Weep with Those Who Weep

“There is one body, but it has many parts. But all its many parts make up one body. It is the same with Christ. We were all baptized by one Holy Spirit. And so we are formed into one body. It didn’t matter whether we were Jews or Gentiles, slaves or free people. We were all given the same Spirit to drink. So the body is not made up of just one part. It has many parts.”

1 Corinthians 12:12-27 (NIV)

The Beach

When I first saw them walking along the beach, I knew it wasn’t for a day of play. But, I couldn’t have imagined what was to come. Each victim, dressed in an orange prison jumpsuit, was escorted by an ISIS soldier. They were forced to kneel, their sentence read out, and the knives were revealed.

That’s when the horror began.

For a more than a decade before ISIS’s mass beheading of twenty-one Egyptian Christians, ICC tried to wake the western media and western Church to the rise of radical Islam around the globe. Given ICC’s focus on persecution, we knew that most modern persecution derives from radical Islam. We witnessed radical Islam’s worldwide expansionist movement, and we weren’t afraid to be vocal (or politically incorrect) about it.

Unfortunately, for many years, our message often fell on deaf ears.

That changed after the mass beheading. There were no more raised eyebrows or suspicions when we spoke about radical Islam. That one video woke up the world. Most people could finally see that pure evil had been unleashed on the world, and it was coming from radical Islam.

The Birth of ISIS

In June 2014, about six months prior to the beheading of the 21 Coptic Christians, ISIS sprang onto international headlines. They had captured Mosul, Iraq’s second largest city, and were attacking Christian villages across Iraq’s Nineveh plain.

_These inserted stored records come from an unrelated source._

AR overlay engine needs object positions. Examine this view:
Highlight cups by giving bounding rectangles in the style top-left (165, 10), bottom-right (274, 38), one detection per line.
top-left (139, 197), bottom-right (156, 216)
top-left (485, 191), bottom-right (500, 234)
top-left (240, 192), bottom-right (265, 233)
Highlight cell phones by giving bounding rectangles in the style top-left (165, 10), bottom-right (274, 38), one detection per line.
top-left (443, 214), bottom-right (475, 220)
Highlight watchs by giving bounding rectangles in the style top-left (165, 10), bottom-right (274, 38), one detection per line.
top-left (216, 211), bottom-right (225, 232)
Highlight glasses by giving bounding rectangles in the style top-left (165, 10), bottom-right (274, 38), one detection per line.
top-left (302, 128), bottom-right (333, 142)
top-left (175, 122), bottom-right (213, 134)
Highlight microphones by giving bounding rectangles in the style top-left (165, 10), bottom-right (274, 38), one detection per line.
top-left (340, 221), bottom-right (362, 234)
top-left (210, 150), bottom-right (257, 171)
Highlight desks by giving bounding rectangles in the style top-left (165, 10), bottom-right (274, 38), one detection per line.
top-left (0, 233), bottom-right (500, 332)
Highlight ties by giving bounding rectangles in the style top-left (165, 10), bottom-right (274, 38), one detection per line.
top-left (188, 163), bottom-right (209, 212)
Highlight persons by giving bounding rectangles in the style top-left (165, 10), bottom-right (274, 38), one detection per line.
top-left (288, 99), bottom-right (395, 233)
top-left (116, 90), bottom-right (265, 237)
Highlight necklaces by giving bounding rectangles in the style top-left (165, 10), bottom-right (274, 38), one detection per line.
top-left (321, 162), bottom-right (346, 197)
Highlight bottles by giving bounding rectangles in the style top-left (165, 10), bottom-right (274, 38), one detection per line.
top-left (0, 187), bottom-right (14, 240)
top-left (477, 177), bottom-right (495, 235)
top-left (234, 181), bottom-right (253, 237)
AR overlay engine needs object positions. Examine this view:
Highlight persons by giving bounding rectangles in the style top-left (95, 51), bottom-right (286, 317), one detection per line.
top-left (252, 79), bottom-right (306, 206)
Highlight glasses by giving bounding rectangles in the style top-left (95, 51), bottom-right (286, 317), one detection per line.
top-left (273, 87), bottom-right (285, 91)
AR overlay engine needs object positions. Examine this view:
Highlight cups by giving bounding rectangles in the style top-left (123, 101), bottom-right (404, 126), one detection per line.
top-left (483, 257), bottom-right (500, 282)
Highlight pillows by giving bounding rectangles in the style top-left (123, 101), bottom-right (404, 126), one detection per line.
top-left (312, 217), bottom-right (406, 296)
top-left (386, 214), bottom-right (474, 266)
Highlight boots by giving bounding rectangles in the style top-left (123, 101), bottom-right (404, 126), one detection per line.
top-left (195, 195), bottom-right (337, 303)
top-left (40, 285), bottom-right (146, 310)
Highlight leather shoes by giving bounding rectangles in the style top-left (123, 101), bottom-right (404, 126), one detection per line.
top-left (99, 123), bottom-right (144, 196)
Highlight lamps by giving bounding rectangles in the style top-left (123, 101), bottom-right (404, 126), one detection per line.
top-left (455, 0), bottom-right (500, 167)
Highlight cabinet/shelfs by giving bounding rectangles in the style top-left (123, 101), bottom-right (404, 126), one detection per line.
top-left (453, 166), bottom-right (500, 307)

Hardened by the fighting in Syria and elsewhere, the jihadists moved through Iraq like a plague, raping and butchering women and children along the way. Christians were marked for forced conversion, expulsion, or execution. Entire cities were emptied of Christians for the first time in nearly 2,000 years.

Within six months, 1.2 million Iraqis were driven out of their homes, and 100,000 of them fled eastward towards Erbil and the Kurdistan region. Most arrived with absolutely nothing but the clothes on their backs, robbed by ISIS militants along the way. They lived in the open, without shelter. Totally exposed to the 115-degree heat of Iraq’s summer sun.

The Churches in Iraq called out to their brothers and sisters in the west for aid. Western church relief was the main source of assistance, as aid from the UN or Iraqi government often did not make it to the Christians.

Into The Storm

So we raised funds from our donors and did what we do best; we sprang into action to become a bridge between the Free Church and the persecuted Church. Two of my staff traveled to the front-line city of Erbil in Iraq, only 60 miles away from ISIS. Working together with local churches and Christian organizations, we provided food, water, shelter, and more to thousands of Iraq’s Christian community.

Every square inch of shade was taken up by the Christians who had fled ISIS. They knew that getting out of the sun had to be their first priority for survival.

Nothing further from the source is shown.